Friday, January 19, 2007

I won't normally ask you to read Macleans

But there's two... noteworthy bits in today. First, Paul Wells points out the obvious: Our Prime Minister is a lying sack of something foul when it comes to his position on Iraq. Short version: He was for it before it polled badly.

Secondly: This is alarming. Apparently, I'm not a "good Canadian" in Washington, DC's eyes. But that's not really surprising...
"I was struck back in 2003 after doing a briefing with some people in the Administration. It had been a rough year. We were getting ready to go to Iraq. Canada-US relations were somewhat strained by that. At the end of the briefing -- which had been a little bit grim -- about how Canada and the US could work together better in this war on terror that we were facing, the person I was was briefing paused and said to me, 'Chris, where are all the good Canadians?' When he said that it broke a little bit of my heart, because I'm an American but I love the Canadians. I think what he meant by that was 'Where are the Canadians of World War I and World War II, that people understood to be... even when Europeans didn't, those allies we had come to count on.' Well, I have good news.
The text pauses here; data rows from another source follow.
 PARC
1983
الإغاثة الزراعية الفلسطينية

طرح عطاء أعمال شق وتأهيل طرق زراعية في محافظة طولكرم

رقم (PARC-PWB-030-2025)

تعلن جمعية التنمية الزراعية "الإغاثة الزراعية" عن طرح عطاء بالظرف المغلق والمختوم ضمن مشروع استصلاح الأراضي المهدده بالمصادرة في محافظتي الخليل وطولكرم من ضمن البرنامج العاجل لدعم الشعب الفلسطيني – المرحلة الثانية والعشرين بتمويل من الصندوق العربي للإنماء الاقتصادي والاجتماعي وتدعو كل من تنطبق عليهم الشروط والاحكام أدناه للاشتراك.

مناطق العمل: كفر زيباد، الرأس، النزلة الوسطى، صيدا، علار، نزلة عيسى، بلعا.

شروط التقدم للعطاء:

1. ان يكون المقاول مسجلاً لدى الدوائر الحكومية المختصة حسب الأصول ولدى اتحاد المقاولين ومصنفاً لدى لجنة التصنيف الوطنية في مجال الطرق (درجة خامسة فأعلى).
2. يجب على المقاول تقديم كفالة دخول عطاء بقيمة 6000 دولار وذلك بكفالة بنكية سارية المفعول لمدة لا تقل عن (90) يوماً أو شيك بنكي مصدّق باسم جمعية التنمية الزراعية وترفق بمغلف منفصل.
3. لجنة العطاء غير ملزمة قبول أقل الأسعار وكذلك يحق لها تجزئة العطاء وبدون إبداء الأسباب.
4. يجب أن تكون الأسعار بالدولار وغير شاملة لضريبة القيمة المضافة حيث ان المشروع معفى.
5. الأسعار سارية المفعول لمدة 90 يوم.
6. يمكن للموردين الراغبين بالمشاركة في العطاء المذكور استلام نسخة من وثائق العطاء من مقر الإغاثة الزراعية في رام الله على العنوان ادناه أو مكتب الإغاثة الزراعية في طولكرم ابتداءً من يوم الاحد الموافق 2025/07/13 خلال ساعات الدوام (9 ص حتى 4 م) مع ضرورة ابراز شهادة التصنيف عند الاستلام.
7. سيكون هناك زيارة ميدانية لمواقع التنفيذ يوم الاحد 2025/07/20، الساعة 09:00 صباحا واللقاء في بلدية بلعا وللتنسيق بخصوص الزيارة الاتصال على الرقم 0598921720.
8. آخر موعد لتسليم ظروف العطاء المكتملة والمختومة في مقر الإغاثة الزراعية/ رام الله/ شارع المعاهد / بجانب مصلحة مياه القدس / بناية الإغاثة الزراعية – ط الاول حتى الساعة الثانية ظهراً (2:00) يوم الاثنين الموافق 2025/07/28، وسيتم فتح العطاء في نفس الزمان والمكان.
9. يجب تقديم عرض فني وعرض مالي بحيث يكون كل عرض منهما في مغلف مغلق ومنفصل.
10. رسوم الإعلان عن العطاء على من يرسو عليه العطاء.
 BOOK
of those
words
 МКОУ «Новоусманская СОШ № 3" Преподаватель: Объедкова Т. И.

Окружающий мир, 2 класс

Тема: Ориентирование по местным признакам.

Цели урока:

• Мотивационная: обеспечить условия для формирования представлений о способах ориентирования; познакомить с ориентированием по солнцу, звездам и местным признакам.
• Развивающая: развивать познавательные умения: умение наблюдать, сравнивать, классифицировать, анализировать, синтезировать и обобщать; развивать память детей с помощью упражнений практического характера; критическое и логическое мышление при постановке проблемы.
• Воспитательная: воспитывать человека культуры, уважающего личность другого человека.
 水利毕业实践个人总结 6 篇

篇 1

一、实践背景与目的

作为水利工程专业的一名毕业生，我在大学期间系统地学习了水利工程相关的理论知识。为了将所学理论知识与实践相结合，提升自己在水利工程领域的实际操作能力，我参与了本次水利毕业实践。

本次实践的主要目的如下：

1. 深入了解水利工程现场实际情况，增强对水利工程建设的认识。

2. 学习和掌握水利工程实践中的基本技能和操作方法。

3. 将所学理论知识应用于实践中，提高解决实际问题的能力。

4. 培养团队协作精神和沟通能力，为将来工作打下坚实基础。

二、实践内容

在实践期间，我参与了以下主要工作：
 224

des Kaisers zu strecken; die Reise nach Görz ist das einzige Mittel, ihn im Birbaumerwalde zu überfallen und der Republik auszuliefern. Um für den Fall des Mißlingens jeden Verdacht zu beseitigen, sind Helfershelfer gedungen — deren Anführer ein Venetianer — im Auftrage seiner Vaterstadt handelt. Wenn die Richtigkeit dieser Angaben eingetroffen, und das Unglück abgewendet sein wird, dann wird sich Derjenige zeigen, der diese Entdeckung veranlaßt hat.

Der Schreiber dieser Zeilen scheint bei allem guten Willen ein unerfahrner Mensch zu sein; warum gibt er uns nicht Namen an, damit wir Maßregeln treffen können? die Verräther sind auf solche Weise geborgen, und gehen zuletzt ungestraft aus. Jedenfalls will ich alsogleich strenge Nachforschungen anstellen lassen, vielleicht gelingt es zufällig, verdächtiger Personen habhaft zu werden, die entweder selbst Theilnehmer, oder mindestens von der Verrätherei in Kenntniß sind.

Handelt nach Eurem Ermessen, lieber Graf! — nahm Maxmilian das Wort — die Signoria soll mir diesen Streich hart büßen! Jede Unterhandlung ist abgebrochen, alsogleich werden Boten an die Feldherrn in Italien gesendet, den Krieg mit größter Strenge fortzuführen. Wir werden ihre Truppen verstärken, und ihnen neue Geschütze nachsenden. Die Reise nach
Our speaker today is one of the good Canadians..."
The speaker today was Stockwell Day.

I guess Mr. Sands thinks that you're only a "good Canadian" if you obey. I wonder what he thinks of 70% of his fellow countrymen? Where are the good Americans?

Update: The Vanity Press points out the obvious: America was able to "count on" Canada during WWI and WWII because we were, uh, already fighting the war before the Americans got off their asses.

Still, the post-2003 cesspool that is American foreign policy does make you yearn for the days of American isolationism -- if you could get it without the anti-semitism, of course.